C04_models.qmd

---
title: "Models"
format: html
---

> All models are wrong, but some are useful.
>   ~ [George Box](https://en.wikipedia.org/wiki/George_E._P._Box)

Modeling starts with a collection of observations (presence and background for us!) and ends up with a collection of coeefficients that can be used with one or more formulas to make a predicition for the past, the present or the future.  We are using modeling specifically to make habitat suitability maps for select species under two climate scenarios (RCP45 and RCP85) at two different times (2055 and 2075) in the future.

We can choose from a number of different models: [random forest "rf"](https://en.wikipedia.org/wiki/Random_forest), [maximum entropy "maxent" or "maxnet"](https://en.wikipedia.org/wiki/Principle_of_maximum_entropy), [boosted regression trees "brt"](boosted regression trees), [general linear models "glm"](https://en.wikipedia.org/wiki/General_linear_model), etc.  The point of each is to make a mathematical representation of natural occurrences. It is important to consider what those occurences might be - *categorical* like labels? *likelihoods* like probabilities? *continuous* like measurements?  Here are examples of each...

+ **Categorical**
  - two class labels: "present/absence", "red/green", "shell/no shell", "alive/dead"
  - multi-class labels: "vanilla/chocolate/strawberry", "immature/mature/aged"
  
+ **Likelihood and Probability**
  - probability: "50% chance of rain", "80% chance of a fatal fall"
  - relativity: "low likelihood of encounter", "some likelihood of encounter"
  
+ **Continuous**
  - abundance: "48.2 mice per km^2", "10,500 copepods per m^3"
  - rate: "50 knot winds", "28.2 Svedrups"
  - measure: "3.2 cm of rain", "12.1 grams of carbon"
  
We are modeling with known observations (presences) and a sampling of the background, so we are trying to model a likelihood that a species will be encountered (and reported) relative to the environmental conditions. We are looking for a model that can produce relative likelihood of an encounter that results in a report.

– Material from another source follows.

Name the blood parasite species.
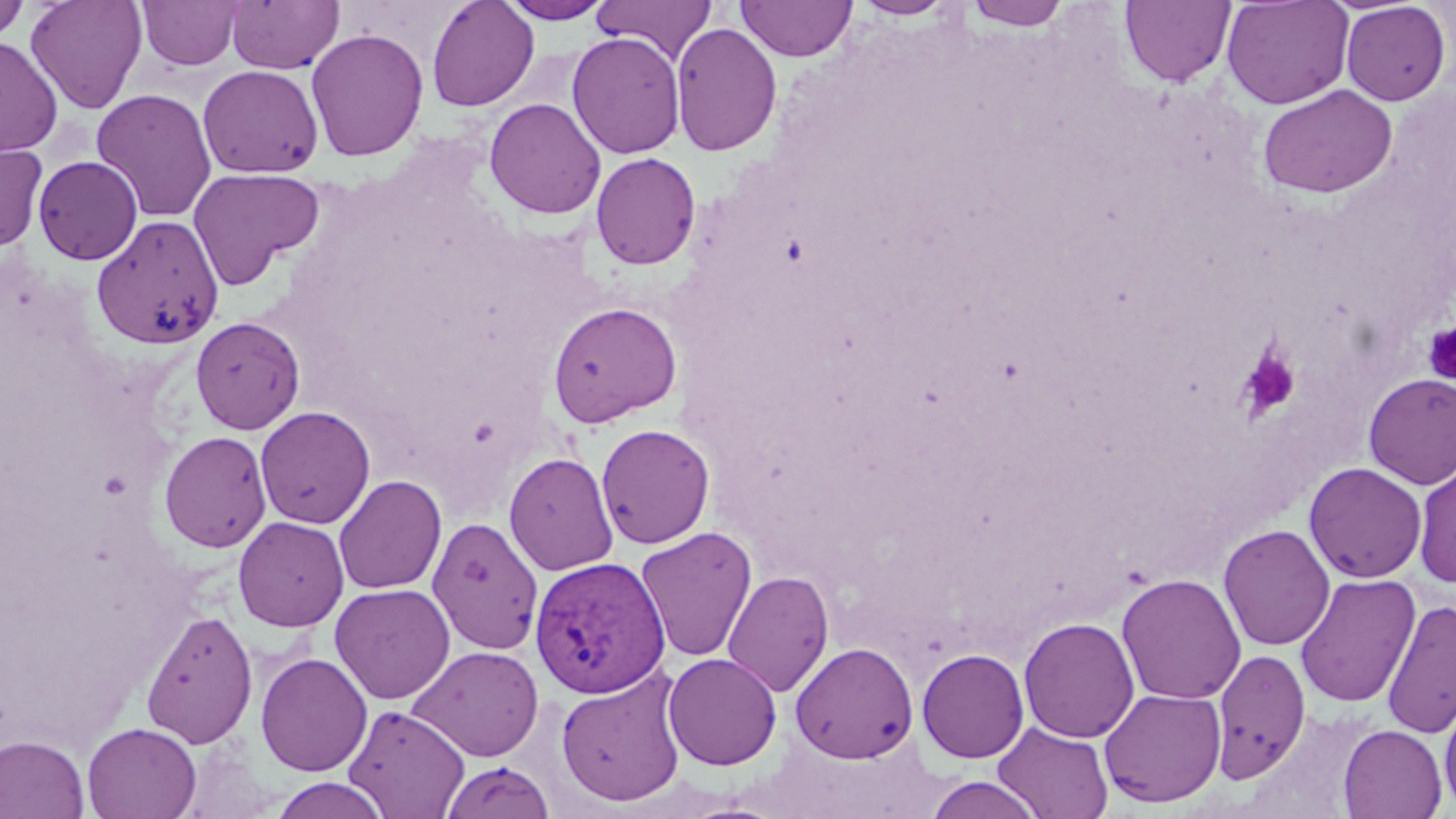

We'll be using a random forest model (rf). We were inspired to follow this route by using this [tidy models tutorial](https://oj713.github.io/tidymodels/index.html) prepared by our colleague [Omi Johnson](https://omi-johnson.netlify.app/).

# Setup 

As always, we start by running our setup function. Start RStudio/R, and reload your project with the menu `File > Recent Projects`.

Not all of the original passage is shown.